O principal que temos é o Desenvolve-DF (aprovado na Câmara Legislativa na quinta-feira passada). Estamos analisando as emendas propostas para levarmos à sanção do governador (Ibaneis Rocha). Tenho convicção de que isso vai atrair muitos investimentos. Até pelo fato de estarmos vivendo um processo de desenvolvimento lento, porém sustentável. Essa nova versão blinda, de certa forma, o governo das distorções e dos problemas que os programas anteriores (Pró-DF I e II) tiveram.

O que mais está previsto?

Há programas macro. As três privatizações: CEB (Companhia Energética de Brasília), Caesb (Companhia de Saneamento Ambiental) e Metrô (Companhia do Metropolitano). Assinamos o acordo de cooperação técnica que envolve as três estatais. Há, ainda, o programa de trazer o gasoduto Brasil-Bolívia para Brasília, porque o DF não tem fornecimento regular de gás. Ele é trazido por via rodoviária. É obra grande, de 904 quilômetros de extensão de São Carlos (SP) a Brasília, que deve levar todo o período de governo. Sem falar nos programas de alcance específico, como o de Pequenos Reparos, na área da educação. E estudamos para o setor da saúde. Os microempreendedores individuais (MEIs) fazem um cadastro, e os diretores de escolas que precisarem fazer obras pequenas, de até R$ 8 mil, não precisarão fazer licitação. Eles poderão contratar um MEI para isso.

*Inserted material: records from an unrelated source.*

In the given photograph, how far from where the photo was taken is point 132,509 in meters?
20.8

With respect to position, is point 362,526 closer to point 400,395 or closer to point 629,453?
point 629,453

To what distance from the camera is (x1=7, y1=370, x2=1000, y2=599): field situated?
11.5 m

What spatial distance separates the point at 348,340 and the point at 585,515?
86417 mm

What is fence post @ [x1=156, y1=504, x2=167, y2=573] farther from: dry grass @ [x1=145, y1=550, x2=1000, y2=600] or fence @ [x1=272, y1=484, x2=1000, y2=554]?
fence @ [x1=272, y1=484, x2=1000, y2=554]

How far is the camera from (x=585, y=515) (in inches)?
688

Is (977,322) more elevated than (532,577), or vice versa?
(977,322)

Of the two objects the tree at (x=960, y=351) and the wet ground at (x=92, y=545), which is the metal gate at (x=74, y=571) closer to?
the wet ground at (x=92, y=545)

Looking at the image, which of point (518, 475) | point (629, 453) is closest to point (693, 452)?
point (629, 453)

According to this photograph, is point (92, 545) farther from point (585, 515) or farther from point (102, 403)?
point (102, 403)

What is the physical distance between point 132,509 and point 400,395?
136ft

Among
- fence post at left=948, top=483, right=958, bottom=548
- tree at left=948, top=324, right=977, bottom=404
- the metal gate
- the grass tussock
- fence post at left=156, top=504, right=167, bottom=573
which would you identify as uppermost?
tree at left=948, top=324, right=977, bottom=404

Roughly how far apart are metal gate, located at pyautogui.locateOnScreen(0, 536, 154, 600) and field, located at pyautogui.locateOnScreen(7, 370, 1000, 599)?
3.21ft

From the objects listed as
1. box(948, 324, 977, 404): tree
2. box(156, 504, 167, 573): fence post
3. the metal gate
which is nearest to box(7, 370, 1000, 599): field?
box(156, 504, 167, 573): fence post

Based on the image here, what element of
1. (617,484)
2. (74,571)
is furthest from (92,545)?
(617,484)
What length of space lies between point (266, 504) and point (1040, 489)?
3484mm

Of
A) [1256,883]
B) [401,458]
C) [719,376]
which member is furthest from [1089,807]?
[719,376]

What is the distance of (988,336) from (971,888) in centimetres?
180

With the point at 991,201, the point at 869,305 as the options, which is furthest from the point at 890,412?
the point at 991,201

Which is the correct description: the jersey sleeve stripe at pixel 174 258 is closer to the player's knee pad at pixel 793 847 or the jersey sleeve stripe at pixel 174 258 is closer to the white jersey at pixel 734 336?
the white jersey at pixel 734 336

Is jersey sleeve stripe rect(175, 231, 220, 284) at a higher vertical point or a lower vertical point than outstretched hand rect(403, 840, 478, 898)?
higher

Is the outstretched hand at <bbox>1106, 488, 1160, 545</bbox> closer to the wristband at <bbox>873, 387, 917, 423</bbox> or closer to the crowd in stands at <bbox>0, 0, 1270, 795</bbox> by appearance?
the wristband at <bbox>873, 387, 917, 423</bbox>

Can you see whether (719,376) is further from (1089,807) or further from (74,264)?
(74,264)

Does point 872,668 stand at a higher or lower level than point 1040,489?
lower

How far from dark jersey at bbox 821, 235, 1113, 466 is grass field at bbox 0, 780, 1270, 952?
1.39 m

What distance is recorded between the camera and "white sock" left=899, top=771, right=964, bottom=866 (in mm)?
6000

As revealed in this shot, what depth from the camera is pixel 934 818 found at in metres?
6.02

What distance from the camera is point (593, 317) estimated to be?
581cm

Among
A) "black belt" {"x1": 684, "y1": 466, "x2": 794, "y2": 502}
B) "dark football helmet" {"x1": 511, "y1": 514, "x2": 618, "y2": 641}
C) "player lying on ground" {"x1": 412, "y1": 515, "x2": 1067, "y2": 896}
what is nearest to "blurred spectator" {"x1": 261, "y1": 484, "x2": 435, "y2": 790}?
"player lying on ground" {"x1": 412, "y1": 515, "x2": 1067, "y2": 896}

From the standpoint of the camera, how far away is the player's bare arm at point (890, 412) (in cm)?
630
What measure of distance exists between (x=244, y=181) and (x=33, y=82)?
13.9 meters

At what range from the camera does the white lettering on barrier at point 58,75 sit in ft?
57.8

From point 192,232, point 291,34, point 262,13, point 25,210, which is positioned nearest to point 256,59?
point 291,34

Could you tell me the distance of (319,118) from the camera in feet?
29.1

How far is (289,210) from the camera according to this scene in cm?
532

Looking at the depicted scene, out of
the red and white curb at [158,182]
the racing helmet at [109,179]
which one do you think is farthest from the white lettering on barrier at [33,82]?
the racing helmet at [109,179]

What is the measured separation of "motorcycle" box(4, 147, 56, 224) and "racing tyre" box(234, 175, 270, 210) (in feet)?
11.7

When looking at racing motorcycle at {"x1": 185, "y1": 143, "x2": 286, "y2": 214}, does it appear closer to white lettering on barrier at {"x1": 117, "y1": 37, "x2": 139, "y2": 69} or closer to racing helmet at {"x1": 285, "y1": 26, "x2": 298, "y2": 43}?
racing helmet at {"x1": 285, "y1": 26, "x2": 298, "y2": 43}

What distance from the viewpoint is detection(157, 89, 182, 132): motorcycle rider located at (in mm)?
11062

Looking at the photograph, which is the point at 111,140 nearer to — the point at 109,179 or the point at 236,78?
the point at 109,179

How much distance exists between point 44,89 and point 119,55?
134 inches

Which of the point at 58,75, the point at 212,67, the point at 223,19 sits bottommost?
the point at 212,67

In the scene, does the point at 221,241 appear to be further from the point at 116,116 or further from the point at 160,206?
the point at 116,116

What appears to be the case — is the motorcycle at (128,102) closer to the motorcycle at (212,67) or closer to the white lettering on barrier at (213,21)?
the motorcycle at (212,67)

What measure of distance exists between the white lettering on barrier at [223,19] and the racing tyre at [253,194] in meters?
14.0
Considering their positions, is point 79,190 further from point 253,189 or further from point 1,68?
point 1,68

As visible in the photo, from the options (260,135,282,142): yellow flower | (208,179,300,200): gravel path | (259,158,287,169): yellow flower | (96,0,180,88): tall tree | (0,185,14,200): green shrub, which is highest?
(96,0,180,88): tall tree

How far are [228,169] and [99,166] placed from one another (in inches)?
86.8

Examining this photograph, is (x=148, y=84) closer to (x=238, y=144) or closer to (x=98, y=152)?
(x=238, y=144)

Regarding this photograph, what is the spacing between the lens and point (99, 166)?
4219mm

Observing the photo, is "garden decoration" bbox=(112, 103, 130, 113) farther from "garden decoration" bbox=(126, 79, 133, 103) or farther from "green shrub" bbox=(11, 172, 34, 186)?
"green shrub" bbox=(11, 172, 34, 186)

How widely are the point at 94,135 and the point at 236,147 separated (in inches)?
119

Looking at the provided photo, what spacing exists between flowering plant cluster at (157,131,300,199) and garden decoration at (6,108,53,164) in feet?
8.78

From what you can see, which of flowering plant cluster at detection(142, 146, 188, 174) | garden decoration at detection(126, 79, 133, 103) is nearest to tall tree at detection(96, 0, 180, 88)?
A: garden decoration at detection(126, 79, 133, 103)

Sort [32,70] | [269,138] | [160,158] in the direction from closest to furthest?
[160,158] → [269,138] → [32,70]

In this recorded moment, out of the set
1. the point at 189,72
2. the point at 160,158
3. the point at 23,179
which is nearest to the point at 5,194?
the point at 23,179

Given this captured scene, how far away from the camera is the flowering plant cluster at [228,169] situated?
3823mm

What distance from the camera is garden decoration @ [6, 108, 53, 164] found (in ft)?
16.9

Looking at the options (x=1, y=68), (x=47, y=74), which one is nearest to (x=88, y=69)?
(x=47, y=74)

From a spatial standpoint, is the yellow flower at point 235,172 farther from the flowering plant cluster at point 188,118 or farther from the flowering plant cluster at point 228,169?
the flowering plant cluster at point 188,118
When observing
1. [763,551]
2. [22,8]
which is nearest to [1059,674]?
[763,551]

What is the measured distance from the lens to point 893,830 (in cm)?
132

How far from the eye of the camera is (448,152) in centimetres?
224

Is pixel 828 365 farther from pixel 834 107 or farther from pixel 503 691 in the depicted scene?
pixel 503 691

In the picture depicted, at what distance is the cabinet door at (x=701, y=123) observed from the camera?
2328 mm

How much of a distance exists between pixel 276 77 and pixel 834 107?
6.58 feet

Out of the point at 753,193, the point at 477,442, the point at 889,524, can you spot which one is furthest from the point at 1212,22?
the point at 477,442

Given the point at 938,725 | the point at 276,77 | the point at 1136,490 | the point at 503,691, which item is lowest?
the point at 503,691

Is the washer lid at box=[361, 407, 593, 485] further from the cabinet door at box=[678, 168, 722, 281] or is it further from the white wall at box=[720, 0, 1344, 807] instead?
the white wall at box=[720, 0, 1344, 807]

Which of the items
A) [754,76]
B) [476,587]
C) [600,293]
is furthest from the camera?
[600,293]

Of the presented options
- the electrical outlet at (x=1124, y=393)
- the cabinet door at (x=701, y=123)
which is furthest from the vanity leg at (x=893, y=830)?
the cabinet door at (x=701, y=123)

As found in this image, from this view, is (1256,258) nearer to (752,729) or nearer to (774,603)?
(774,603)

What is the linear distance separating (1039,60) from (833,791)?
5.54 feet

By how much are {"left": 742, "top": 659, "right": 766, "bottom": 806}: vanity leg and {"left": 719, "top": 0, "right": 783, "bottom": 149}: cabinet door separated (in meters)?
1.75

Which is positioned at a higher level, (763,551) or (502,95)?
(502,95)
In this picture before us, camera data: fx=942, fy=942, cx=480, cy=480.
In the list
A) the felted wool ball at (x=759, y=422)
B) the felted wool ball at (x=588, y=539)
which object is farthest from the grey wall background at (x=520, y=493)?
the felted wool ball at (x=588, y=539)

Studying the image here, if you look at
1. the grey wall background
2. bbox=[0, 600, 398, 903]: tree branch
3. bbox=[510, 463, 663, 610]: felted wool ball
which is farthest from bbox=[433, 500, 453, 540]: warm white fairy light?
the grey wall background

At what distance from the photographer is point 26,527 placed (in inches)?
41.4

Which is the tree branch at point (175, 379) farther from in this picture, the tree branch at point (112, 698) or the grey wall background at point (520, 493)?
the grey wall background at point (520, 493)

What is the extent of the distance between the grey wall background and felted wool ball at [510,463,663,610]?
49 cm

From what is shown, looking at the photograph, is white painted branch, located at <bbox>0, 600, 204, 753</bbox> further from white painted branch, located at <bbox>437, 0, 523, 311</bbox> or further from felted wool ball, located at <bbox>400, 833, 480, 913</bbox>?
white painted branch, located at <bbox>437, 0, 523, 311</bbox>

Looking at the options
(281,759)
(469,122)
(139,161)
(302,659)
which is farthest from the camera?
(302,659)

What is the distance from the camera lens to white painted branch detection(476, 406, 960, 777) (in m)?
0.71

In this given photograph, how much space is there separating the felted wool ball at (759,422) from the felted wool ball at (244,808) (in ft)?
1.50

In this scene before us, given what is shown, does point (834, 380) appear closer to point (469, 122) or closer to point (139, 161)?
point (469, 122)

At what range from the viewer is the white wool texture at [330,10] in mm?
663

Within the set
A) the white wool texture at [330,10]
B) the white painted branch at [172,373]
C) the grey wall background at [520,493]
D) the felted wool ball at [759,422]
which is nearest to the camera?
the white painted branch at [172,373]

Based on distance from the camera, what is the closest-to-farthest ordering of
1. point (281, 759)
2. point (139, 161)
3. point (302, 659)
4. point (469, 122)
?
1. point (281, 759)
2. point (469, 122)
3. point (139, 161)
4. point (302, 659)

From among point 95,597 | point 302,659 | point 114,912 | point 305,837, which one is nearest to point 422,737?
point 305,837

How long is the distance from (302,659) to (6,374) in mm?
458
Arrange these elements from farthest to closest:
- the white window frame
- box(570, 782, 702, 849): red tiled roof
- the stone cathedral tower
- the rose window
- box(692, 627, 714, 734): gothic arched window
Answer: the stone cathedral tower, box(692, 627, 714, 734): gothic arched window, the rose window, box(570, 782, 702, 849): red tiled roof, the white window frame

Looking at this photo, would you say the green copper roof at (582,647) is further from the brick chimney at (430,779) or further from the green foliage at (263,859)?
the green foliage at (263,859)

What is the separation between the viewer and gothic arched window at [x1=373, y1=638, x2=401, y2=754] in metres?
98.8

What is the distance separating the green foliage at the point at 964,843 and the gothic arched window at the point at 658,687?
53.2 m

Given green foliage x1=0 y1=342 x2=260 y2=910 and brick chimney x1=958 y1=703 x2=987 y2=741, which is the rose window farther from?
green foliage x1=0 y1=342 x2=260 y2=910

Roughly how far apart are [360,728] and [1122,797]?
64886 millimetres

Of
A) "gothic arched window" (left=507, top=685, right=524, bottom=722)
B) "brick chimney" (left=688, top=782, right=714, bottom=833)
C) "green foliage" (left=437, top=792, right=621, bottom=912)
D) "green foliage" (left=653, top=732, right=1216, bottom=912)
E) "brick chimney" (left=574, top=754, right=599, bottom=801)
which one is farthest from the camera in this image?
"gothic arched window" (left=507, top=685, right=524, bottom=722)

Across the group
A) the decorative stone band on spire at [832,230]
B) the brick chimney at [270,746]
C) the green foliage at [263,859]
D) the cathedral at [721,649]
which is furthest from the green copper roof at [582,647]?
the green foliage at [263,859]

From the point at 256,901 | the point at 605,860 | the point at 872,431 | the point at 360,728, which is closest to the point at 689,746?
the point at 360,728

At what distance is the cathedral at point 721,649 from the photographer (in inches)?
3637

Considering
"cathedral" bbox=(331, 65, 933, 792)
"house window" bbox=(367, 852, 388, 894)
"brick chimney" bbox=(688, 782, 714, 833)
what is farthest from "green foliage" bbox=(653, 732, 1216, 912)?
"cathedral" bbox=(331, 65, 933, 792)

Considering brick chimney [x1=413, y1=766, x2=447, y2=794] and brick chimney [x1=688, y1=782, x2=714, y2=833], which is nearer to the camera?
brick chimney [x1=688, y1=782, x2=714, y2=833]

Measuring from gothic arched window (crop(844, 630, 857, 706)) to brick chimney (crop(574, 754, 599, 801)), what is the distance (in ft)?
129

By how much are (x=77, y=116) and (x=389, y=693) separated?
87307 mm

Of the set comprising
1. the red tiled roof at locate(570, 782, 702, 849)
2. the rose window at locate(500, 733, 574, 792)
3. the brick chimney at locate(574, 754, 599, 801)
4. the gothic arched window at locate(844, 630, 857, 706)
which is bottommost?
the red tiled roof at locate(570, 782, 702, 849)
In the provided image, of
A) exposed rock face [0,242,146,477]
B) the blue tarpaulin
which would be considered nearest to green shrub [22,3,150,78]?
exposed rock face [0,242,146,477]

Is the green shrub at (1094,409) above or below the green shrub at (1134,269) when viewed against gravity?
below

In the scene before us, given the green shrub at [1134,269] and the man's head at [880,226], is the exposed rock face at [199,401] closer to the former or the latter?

Quais nichos têm força para se destacar?

A área de ciência e tecnologia. O BioTIC (Parque Tecnológico de Brasília) pode ser potencializado e crescer muito. É uma vocação de Brasília. Até por limitações legais, aqui não há vocação para empresa pesada. Quanto ao turismo, a secretária (Vanessa Chaves) está fazendo um excelente trabalho de promoção do setor. Há quatro voos internacionais chegando e partindo de Brasília: Cancún, Lima, Santiago e, agora, Assunção. É importante ter essas ligações diretas com outros países da América Latina, levando em consideração que Brasília é um hub de distribuição de passageiros para todo o país. A expectativa é de que haja um incremento do turismo potencializado também pelos 60 anos da cidade.


E o que pode ser feito para diminuir a desigualdade?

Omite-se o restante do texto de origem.